As of Sept. 10, five out of six satellite tagged whimbrels were wintering in the coastal mangrove wetlands of Brazil, and the sixth was wintering in St. Croix, U.S. Virgin Islands. 

09/05/2012 – Hope, a whimbrel from Virginia, was spotted in a mangrove wetland located on St. Croix, U.S. Virgin Islands. She flew the 1,600-mile leg in just over 48 hours, beginning just before midnight on Sept. 1, and landing around 1 a.m. on Sept. 4.  This bird flew into St. Croix just ahead of a stalling Tropical Storm Leslie. 

This is the fourth winter season that the team has tracked this bird to the same exact location, called Great Pond, on St. Croix. Hope shows similar uncanny fidelity to her breeding site in the Mackenzie River Delta and two stopover sites in Southampton Island, Nunavut, Canada and in coastal Virginia. The team has now followed this bird for at least 47,000 miles in three-and-a-half years of tracking. 

During this time, another whimbrel, Postel, which was tagged by the CCB’s partners in Georgia, was migrating from staging grounds in South Carolina towards the Caribbean/South America. This bird also evaded Tropical Storm Leslie. 

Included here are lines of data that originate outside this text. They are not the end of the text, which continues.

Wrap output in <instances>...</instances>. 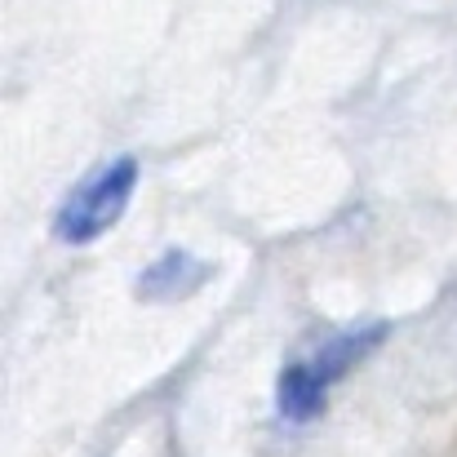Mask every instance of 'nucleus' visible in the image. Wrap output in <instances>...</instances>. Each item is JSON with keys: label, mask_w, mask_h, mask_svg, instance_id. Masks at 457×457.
Returning a JSON list of instances; mask_svg holds the SVG:
<instances>
[{"label": "nucleus", "mask_w": 457, "mask_h": 457, "mask_svg": "<svg viewBox=\"0 0 457 457\" xmlns=\"http://www.w3.org/2000/svg\"><path fill=\"white\" fill-rule=\"evenodd\" d=\"M382 333H386L382 324H369V328H355V333H342V337L315 346L311 360H294V364L280 373V382H276V404H280V413H285L289 422H311V418L324 409L328 386H333L360 355H369Z\"/></svg>", "instance_id": "nucleus-1"}, {"label": "nucleus", "mask_w": 457, "mask_h": 457, "mask_svg": "<svg viewBox=\"0 0 457 457\" xmlns=\"http://www.w3.org/2000/svg\"><path fill=\"white\" fill-rule=\"evenodd\" d=\"M134 191H138V160L120 155V160H112V164H98V169L62 200L58 222H54L58 240H67V245H89V240H98L103 231H112V227L125 218Z\"/></svg>", "instance_id": "nucleus-2"}]
</instances>
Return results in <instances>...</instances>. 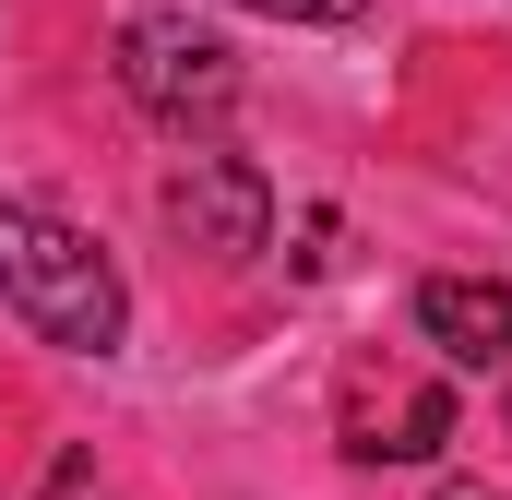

09/07/2012 – Postel was tracked to French Guiana, arriving in coastal Suriname earlier today. Postel flew almost the entire French Guiana coastline towards Brazil. The last “hits” from the satellite tag indicated that the bird was still in flight and only 30 miles from the Brazilian border. This bird flew 2,600 miles nonstop in about 85 hours from Cape Romain National Wildlife Refuge in South Carolina to coastal South America. 

09/10/2012 – Postel, the whimbrel from Georgia, has flown to the mouth of the Amazon, roughly 170 miles north of Belem.